À Nîmes, un syndicaliste de Sud-Santé-sociaux explique que l’opposition à l’obligation vaccinale est bien présente dans les rangs des soignants. Pour lui, elle a de nombreuses sources : colère face à la gestion du début de l’épidémie refus de la culpabilisation, peur de ce vaccin, ou, à la marge, opposition totale au vaccin.

 

La mobilisation prise entre deux feux

 

Pour tenter de donner un débouché politique à cette colère, une mobilisation nationale contre l’opposition vaccinale et pour l’ouverture de lits s’est tenue ce 14 octobre, notamment à l’appel de la CGT Santé Action Sociale. Partout en France, elle a pris diverses formes en fonction des villes et des appels syndicaux et a souvent été prise en tenaille entre volonté de rassembler et crainte d’être rejointe par la frange la plus droitière de l’opposition au passe sanitaire ou par des manifestants anti-vaccins.

« Dans l’Hérault, il n’y pas eu d’appel en dehors des antivax pour le 15 septembre. Ils ont déjà fait un rassemblement devant la CHU il y a 2 ou 3 semaines qui a réuni une vingtaine de personnes, dont les 3/4 extérieures aux services d’hôpitaux.
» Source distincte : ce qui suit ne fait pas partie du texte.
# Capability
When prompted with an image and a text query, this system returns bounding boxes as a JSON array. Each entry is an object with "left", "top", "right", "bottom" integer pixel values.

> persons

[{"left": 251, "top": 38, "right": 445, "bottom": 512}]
À Béziers, les syndicats ont été débordés par ces mouvements lors d’un rassemblement en août et ça ne donne pas envie… », explique un syndicaliste de la santé.

À Paris, de nombreux syndicats et collectifs se sont réunis devant le ministère de la Santé « Y compris dans nos syndicats, des camarades expriment des doutes par rapport au vaccin, qu’est ce que vous voulez qu’on fasse ? On ne va pas les exclure pour ça. Alors on leur demande de ne pas porter de badge CGT quand ils se rendent dans ce type de manifestation », témoigne Christophe Prudhomme.

Comme ces manifestations excèdent rarement quelques centaines de personnes même dans les villes les plus grandes, leurs configurations locales varient au grès des appels et des personnalités présentes dans les cortèges. À Lyon, alors que la CGT de l’hôpital Édouard Herriot n’avait pas appelé à rejoindre la manifestation de SUD et FO le 9 septembre, ne la trouvant pas assez claire sur la question de vaccination, les 3 organisations participaient à la manifestation du 14 septembre.

A Nîmes, où Sud-Santé-Sociaux s’est positionné publiquement pour dire que les manifestations antipasse sanitaire du samedi « ne sont pas des manifs de notre camp social », c’est le schéma quasi inverse : la CGT n’a pas manifesté le 14 septembre tandis que Sud et FO ont appelé à un rassemblement devant l’ARS mercredi.

Alors que l’obligation vaccinale prend effet, difficile d’imaginer quelle pourra être la suite de cette mobilisation dans les hôpitaux. « Si on observe des pertes de chance due à la suspension des soignants après le 15 septembre, la bataille pourrait bien continuer en justice », menace Christophe Prudhomme.

 

 

* : Le prénom a été modifié
** : L’activité de Soins de Suite et de Réadaptation (SSR) a pour objet de prévenir ou de réduire les conséquences fonctionnelles, physiques, cognitives, psychologiques ou sociales des déficiences et des limitations de capacité des patients et de promouvoir leur réadaptation et leur réinsertion.